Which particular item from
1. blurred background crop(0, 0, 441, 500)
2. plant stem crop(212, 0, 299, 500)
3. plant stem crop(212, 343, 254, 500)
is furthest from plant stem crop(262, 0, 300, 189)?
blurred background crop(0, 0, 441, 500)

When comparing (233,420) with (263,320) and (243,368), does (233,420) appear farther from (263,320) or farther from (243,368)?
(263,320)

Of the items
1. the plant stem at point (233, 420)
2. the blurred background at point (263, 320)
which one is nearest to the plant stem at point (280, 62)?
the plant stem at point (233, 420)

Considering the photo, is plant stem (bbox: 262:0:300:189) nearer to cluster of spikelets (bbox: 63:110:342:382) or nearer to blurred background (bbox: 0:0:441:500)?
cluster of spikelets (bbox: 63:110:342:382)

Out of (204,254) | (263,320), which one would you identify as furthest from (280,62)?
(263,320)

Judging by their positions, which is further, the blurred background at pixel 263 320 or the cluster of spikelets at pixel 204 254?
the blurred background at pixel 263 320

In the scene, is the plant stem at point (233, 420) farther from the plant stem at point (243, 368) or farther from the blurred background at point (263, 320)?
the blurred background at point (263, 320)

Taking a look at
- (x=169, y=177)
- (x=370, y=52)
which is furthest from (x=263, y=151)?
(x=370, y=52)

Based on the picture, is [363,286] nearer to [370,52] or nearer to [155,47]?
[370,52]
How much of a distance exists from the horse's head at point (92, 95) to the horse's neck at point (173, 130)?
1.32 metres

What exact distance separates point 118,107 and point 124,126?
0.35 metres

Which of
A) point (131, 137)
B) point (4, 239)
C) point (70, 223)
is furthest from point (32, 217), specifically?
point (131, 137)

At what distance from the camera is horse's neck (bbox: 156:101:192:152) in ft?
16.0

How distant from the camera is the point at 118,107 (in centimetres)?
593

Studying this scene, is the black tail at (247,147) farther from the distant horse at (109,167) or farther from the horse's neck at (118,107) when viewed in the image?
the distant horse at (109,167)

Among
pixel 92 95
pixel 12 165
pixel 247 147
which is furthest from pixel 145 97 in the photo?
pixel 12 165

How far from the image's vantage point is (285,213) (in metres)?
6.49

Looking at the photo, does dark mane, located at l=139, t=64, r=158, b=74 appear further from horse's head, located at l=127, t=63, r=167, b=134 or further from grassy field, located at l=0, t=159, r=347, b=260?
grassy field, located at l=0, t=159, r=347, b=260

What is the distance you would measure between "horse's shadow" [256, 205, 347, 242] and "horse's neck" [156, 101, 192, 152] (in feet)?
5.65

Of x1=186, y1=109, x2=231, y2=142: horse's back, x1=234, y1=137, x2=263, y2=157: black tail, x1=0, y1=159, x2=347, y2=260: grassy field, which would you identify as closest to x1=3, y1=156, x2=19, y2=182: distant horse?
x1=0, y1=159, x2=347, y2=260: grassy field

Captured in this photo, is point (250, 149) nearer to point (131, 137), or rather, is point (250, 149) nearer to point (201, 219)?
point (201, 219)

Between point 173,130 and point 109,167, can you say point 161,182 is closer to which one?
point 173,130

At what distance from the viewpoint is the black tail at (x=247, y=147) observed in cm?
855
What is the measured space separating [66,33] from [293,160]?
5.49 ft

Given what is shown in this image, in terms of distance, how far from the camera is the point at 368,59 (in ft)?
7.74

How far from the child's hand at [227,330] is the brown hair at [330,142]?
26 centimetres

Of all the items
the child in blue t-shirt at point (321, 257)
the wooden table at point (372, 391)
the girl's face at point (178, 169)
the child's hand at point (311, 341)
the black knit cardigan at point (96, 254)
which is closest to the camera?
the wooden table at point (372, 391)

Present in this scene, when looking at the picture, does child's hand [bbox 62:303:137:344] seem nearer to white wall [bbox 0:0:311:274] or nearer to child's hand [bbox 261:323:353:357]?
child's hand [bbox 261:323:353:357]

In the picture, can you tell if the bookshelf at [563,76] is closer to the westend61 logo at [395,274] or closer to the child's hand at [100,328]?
####
Output exactly the lines between the one containing "What is the distance" and the final line above, both inclusive.

FULL ANSWER:
What is the distance you would measure between "horse's shadow" [256, 205, 347, 242] and "horse's neck" [156, 101, 192, 152] (in feet)?
5.65

Of x1=186, y1=109, x2=231, y2=142: horse's back, x1=234, y1=137, x2=263, y2=157: black tail, x1=0, y1=159, x2=347, y2=260: grassy field, which would you identify as closest to x1=3, y1=156, x2=19, y2=182: distant horse?
x1=0, y1=159, x2=347, y2=260: grassy field

Captured in this photo, is point (250, 149) nearer to point (131, 137), or rather, is point (250, 149) nearer to point (201, 219)?
point (201, 219)

Between point 173,130 and point 109,167, can you say point 161,182 is closer to which one?
point 173,130

At what distance from the viewpoint is the black tail at (x=247, y=147) observed in cm?
855
What is the measured space separating [66,33] from [293,160]?
5.49 ft

Given what is shown in this image, in terms of distance, how far from the camera is the point at 368,59 (in ft)?
7.74

How far from the child's hand at [227,330] is the brown hair at [330,142]?
26 centimetres

Of all the items
the child in blue t-shirt at point (321, 257)
the wooden table at point (372, 391)
the girl's face at point (178, 169)
the child's hand at point (311, 341)
the black knit cardigan at point (96, 254)
which is closest to the camera?
the wooden table at point (372, 391)

Present in this scene, when looking at the picture, does child's hand [bbox 62:303:137:344] seem nearer to white wall [bbox 0:0:311:274] or nearer to child's hand [bbox 261:323:353:357]?
child's hand [bbox 261:323:353:357]

In the picture, can you tell if the bookshelf at [563,76] is closer to the westend61 logo at [395,274] or closer to the child's hand at [100,328]?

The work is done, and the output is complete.